Dataset excerpts |
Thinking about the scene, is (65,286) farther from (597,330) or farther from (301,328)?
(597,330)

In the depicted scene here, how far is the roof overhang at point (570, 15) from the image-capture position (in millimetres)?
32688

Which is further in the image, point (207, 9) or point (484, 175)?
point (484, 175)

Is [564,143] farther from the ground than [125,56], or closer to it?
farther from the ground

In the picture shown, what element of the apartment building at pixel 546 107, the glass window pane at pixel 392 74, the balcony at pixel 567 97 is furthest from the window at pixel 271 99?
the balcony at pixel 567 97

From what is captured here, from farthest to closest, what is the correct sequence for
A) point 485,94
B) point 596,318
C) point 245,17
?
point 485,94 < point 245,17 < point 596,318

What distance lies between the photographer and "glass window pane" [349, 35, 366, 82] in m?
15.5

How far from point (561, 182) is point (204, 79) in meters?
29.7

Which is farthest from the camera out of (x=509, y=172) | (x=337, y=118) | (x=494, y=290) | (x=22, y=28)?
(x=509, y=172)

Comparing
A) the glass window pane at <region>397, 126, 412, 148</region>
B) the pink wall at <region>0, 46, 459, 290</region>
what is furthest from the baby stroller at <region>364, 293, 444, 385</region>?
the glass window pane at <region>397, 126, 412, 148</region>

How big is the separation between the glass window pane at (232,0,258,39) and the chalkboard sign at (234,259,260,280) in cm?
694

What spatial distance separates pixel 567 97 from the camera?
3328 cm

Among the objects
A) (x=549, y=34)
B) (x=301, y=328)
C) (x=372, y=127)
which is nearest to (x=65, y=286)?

Objective |
Extract the lines of the material verbatim, starting at the line that contains "What spatial distance" and ending at the last line of the material.

Full output |
What spatial distance separates pixel 567 97 from the camera?
3328 cm

Among the objects
A) (x=549, y=34)
B) (x=301, y=328)
C) (x=372, y=127)
which is nearest to (x=65, y=286)?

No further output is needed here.